Investment bank Jefferies suggests that the current macroeconomic landscape requires a more sophisticated approach than simply choosing between cyclical and defensive stocks. They note that market sentiment can shift rapidly based on policy changes or breakthroughs in trade negotiations. Consequently, Jefferies recommends focusing on companies with limited direct exposure to the negative impacts of tariffs and potential economic deceleration.

Netflix (NFLX): Subscription Model Offers Shelter

Netflix emerges as a key recommendation. Jefferies highlights that the streaming giant’s subscription-based revenue model makes it less susceptible to tariff impacts. The service is viewed as relatively affordable for households, potentially retaining subscribers even if consumer spending tightens. Jefferies has set a price target suggesting significant upside potential for NFLX shares, which have already seen modest gains in 2025.
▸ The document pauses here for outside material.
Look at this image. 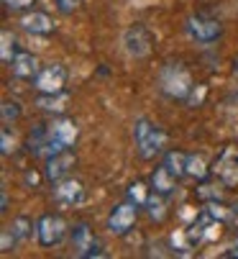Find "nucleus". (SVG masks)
Masks as SVG:
<instances>
[{"label":"nucleus","instance_id":"1","mask_svg":"<svg viewBox=\"0 0 238 259\" xmlns=\"http://www.w3.org/2000/svg\"><path fill=\"white\" fill-rule=\"evenodd\" d=\"M195 82L192 75L187 72V67L182 62H167L159 69V90L172 100H187L192 93Z\"/></svg>","mask_w":238,"mask_h":259},{"label":"nucleus","instance_id":"2","mask_svg":"<svg viewBox=\"0 0 238 259\" xmlns=\"http://www.w3.org/2000/svg\"><path fill=\"white\" fill-rule=\"evenodd\" d=\"M133 139H136V152L141 159H156L159 154H164L167 134L149 118H138L133 123Z\"/></svg>","mask_w":238,"mask_h":259},{"label":"nucleus","instance_id":"3","mask_svg":"<svg viewBox=\"0 0 238 259\" xmlns=\"http://www.w3.org/2000/svg\"><path fill=\"white\" fill-rule=\"evenodd\" d=\"M49 128V149H46V159L64 152V149H72L77 136H79V128L72 118H54L52 123H46Z\"/></svg>","mask_w":238,"mask_h":259},{"label":"nucleus","instance_id":"4","mask_svg":"<svg viewBox=\"0 0 238 259\" xmlns=\"http://www.w3.org/2000/svg\"><path fill=\"white\" fill-rule=\"evenodd\" d=\"M187 33H189V39L197 41V44H213L220 39V33H223V26L210 18V16H203V13H197V16H189L187 18Z\"/></svg>","mask_w":238,"mask_h":259},{"label":"nucleus","instance_id":"5","mask_svg":"<svg viewBox=\"0 0 238 259\" xmlns=\"http://www.w3.org/2000/svg\"><path fill=\"white\" fill-rule=\"evenodd\" d=\"M33 90L38 95H54V93H64L67 85V69L62 64H46L38 69V75L31 80Z\"/></svg>","mask_w":238,"mask_h":259},{"label":"nucleus","instance_id":"6","mask_svg":"<svg viewBox=\"0 0 238 259\" xmlns=\"http://www.w3.org/2000/svg\"><path fill=\"white\" fill-rule=\"evenodd\" d=\"M210 169L220 180L223 188H235L238 185V149L235 146H225V149L215 157Z\"/></svg>","mask_w":238,"mask_h":259},{"label":"nucleus","instance_id":"7","mask_svg":"<svg viewBox=\"0 0 238 259\" xmlns=\"http://www.w3.org/2000/svg\"><path fill=\"white\" fill-rule=\"evenodd\" d=\"M136 218H138V205L136 203H131V200L118 203L108 215V231L115 234V236H126L133 229Z\"/></svg>","mask_w":238,"mask_h":259},{"label":"nucleus","instance_id":"8","mask_svg":"<svg viewBox=\"0 0 238 259\" xmlns=\"http://www.w3.org/2000/svg\"><path fill=\"white\" fill-rule=\"evenodd\" d=\"M36 236L41 241V246H59L67 236V224L62 215H54V213H46L38 218L36 224Z\"/></svg>","mask_w":238,"mask_h":259},{"label":"nucleus","instance_id":"9","mask_svg":"<svg viewBox=\"0 0 238 259\" xmlns=\"http://www.w3.org/2000/svg\"><path fill=\"white\" fill-rule=\"evenodd\" d=\"M151 44H154L151 31H149L146 26H141V23L126 28V33H123V49H126L131 57H136V59L146 57V54L151 52Z\"/></svg>","mask_w":238,"mask_h":259},{"label":"nucleus","instance_id":"10","mask_svg":"<svg viewBox=\"0 0 238 259\" xmlns=\"http://www.w3.org/2000/svg\"><path fill=\"white\" fill-rule=\"evenodd\" d=\"M54 200L64 208L79 205L85 200V185L74 177H64V180L54 182Z\"/></svg>","mask_w":238,"mask_h":259},{"label":"nucleus","instance_id":"11","mask_svg":"<svg viewBox=\"0 0 238 259\" xmlns=\"http://www.w3.org/2000/svg\"><path fill=\"white\" fill-rule=\"evenodd\" d=\"M72 246L77 249V256H85V259H90V256H105V251L100 249V244L92 236V231H90L87 224H77L72 229Z\"/></svg>","mask_w":238,"mask_h":259},{"label":"nucleus","instance_id":"12","mask_svg":"<svg viewBox=\"0 0 238 259\" xmlns=\"http://www.w3.org/2000/svg\"><path fill=\"white\" fill-rule=\"evenodd\" d=\"M74 164H77V157H74L69 149H64V152H59V154H54V157L46 159V169H44V175H46V180L59 182V180L69 177V172H72Z\"/></svg>","mask_w":238,"mask_h":259},{"label":"nucleus","instance_id":"13","mask_svg":"<svg viewBox=\"0 0 238 259\" xmlns=\"http://www.w3.org/2000/svg\"><path fill=\"white\" fill-rule=\"evenodd\" d=\"M21 28L26 33H33V36H46V33L54 31V21L41 11H31L21 18Z\"/></svg>","mask_w":238,"mask_h":259},{"label":"nucleus","instance_id":"14","mask_svg":"<svg viewBox=\"0 0 238 259\" xmlns=\"http://www.w3.org/2000/svg\"><path fill=\"white\" fill-rule=\"evenodd\" d=\"M11 69H13V77H18V80H33L41 67H38V62H36L33 54L18 52V54L13 57V62H11Z\"/></svg>","mask_w":238,"mask_h":259},{"label":"nucleus","instance_id":"15","mask_svg":"<svg viewBox=\"0 0 238 259\" xmlns=\"http://www.w3.org/2000/svg\"><path fill=\"white\" fill-rule=\"evenodd\" d=\"M174 188H177V177L162 164V167H156V172L151 175V190L156 193V195H172L174 193Z\"/></svg>","mask_w":238,"mask_h":259},{"label":"nucleus","instance_id":"16","mask_svg":"<svg viewBox=\"0 0 238 259\" xmlns=\"http://www.w3.org/2000/svg\"><path fill=\"white\" fill-rule=\"evenodd\" d=\"M26 146H28V152H31L33 157H44V159H46V149H49V128H46V126H36V128H31Z\"/></svg>","mask_w":238,"mask_h":259},{"label":"nucleus","instance_id":"17","mask_svg":"<svg viewBox=\"0 0 238 259\" xmlns=\"http://www.w3.org/2000/svg\"><path fill=\"white\" fill-rule=\"evenodd\" d=\"M177 180L179 177H184L187 175V154L184 152H177V149H172V152H167L164 154V162H162Z\"/></svg>","mask_w":238,"mask_h":259},{"label":"nucleus","instance_id":"18","mask_svg":"<svg viewBox=\"0 0 238 259\" xmlns=\"http://www.w3.org/2000/svg\"><path fill=\"white\" fill-rule=\"evenodd\" d=\"M67 103H69V98H67L64 93H54V95H38V100H36V105L41 108V110H46V113H62V110L67 108Z\"/></svg>","mask_w":238,"mask_h":259},{"label":"nucleus","instance_id":"19","mask_svg":"<svg viewBox=\"0 0 238 259\" xmlns=\"http://www.w3.org/2000/svg\"><path fill=\"white\" fill-rule=\"evenodd\" d=\"M213 169H208L205 159L200 154H187V175H192L195 180H205Z\"/></svg>","mask_w":238,"mask_h":259},{"label":"nucleus","instance_id":"20","mask_svg":"<svg viewBox=\"0 0 238 259\" xmlns=\"http://www.w3.org/2000/svg\"><path fill=\"white\" fill-rule=\"evenodd\" d=\"M126 198L131 200V203H136L138 208H144L146 203H149V188H146V185L144 182H133L131 185V188H128V193H126Z\"/></svg>","mask_w":238,"mask_h":259},{"label":"nucleus","instance_id":"21","mask_svg":"<svg viewBox=\"0 0 238 259\" xmlns=\"http://www.w3.org/2000/svg\"><path fill=\"white\" fill-rule=\"evenodd\" d=\"M16 44H18L16 36H13L11 31H3V62H6V64H11L13 57L18 54V52H16Z\"/></svg>","mask_w":238,"mask_h":259},{"label":"nucleus","instance_id":"22","mask_svg":"<svg viewBox=\"0 0 238 259\" xmlns=\"http://www.w3.org/2000/svg\"><path fill=\"white\" fill-rule=\"evenodd\" d=\"M0 113H3V123L18 121V118H21V105H18L16 100H6L3 108H0Z\"/></svg>","mask_w":238,"mask_h":259},{"label":"nucleus","instance_id":"23","mask_svg":"<svg viewBox=\"0 0 238 259\" xmlns=\"http://www.w3.org/2000/svg\"><path fill=\"white\" fill-rule=\"evenodd\" d=\"M164 195H156V198H149V203L144 205L146 210H149V215L154 218V221H162L164 218V200H162Z\"/></svg>","mask_w":238,"mask_h":259},{"label":"nucleus","instance_id":"24","mask_svg":"<svg viewBox=\"0 0 238 259\" xmlns=\"http://www.w3.org/2000/svg\"><path fill=\"white\" fill-rule=\"evenodd\" d=\"M11 231L16 234L18 241L28 239V234H31V221H28V218H16L13 224H11Z\"/></svg>","mask_w":238,"mask_h":259},{"label":"nucleus","instance_id":"25","mask_svg":"<svg viewBox=\"0 0 238 259\" xmlns=\"http://www.w3.org/2000/svg\"><path fill=\"white\" fill-rule=\"evenodd\" d=\"M13 149H16V139L11 136V128L3 126V134H0V152H3V157H8Z\"/></svg>","mask_w":238,"mask_h":259},{"label":"nucleus","instance_id":"26","mask_svg":"<svg viewBox=\"0 0 238 259\" xmlns=\"http://www.w3.org/2000/svg\"><path fill=\"white\" fill-rule=\"evenodd\" d=\"M79 3H82V0H54L57 11H59V13H64V16L74 13V11L79 8Z\"/></svg>","mask_w":238,"mask_h":259},{"label":"nucleus","instance_id":"27","mask_svg":"<svg viewBox=\"0 0 238 259\" xmlns=\"http://www.w3.org/2000/svg\"><path fill=\"white\" fill-rule=\"evenodd\" d=\"M3 3H6L8 11H16V13H18V11H28L36 0H3Z\"/></svg>","mask_w":238,"mask_h":259},{"label":"nucleus","instance_id":"28","mask_svg":"<svg viewBox=\"0 0 238 259\" xmlns=\"http://www.w3.org/2000/svg\"><path fill=\"white\" fill-rule=\"evenodd\" d=\"M197 195H200L203 200H210V203L220 200V190H213V185H203V188L197 190Z\"/></svg>","mask_w":238,"mask_h":259},{"label":"nucleus","instance_id":"29","mask_svg":"<svg viewBox=\"0 0 238 259\" xmlns=\"http://www.w3.org/2000/svg\"><path fill=\"white\" fill-rule=\"evenodd\" d=\"M23 180H26V185H33V188H36L38 182H41V177H38L36 172H26V177H23Z\"/></svg>","mask_w":238,"mask_h":259},{"label":"nucleus","instance_id":"30","mask_svg":"<svg viewBox=\"0 0 238 259\" xmlns=\"http://www.w3.org/2000/svg\"><path fill=\"white\" fill-rule=\"evenodd\" d=\"M0 210H3V213L8 210V193L6 190H3V203H0Z\"/></svg>","mask_w":238,"mask_h":259},{"label":"nucleus","instance_id":"31","mask_svg":"<svg viewBox=\"0 0 238 259\" xmlns=\"http://www.w3.org/2000/svg\"><path fill=\"white\" fill-rule=\"evenodd\" d=\"M233 221H235V224H238V203L233 205Z\"/></svg>","mask_w":238,"mask_h":259},{"label":"nucleus","instance_id":"32","mask_svg":"<svg viewBox=\"0 0 238 259\" xmlns=\"http://www.w3.org/2000/svg\"><path fill=\"white\" fill-rule=\"evenodd\" d=\"M235 72H238V59H235Z\"/></svg>","mask_w":238,"mask_h":259}]
</instances>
McDonald’s (MCD): Value Focus Drives Growth

McDonald’s is another favoured option, demonstrating strength with notable share price increases this year. The company’s emphasis on affordable pricing and value meal combinations has bolstered its market position, particularly in the United States. Jefferies underscores McDonald’s minimal exposure to trade tariffs and projects further potential growth, assigning it a positive price target.

CME Group (CME): Profiting from Volatility

Within the financial sector, CME Group is positioned to benefit from the increased market volatility spurred by trade disputes. As a major derivatives marketplace operator dealing in metals, energy, and commodities, its business often thrives during periods of uncertainty. Shares have performed well in 2025, and Jefferies identifies the company as a crucial player during trade instability, setting a price target that reflects anticipated growth.

Additional Defensive Selections

Beyond these specific names, Jefferies also points to other companies as potentially stable investments should trade conflicts persist. Quest Diagnostics (in healthcare) and Wheaton Precious Metals are cited as further examples of businesses with relatively low exposure to international trade fluctuations, offering potential safe havens for investors seeking stability.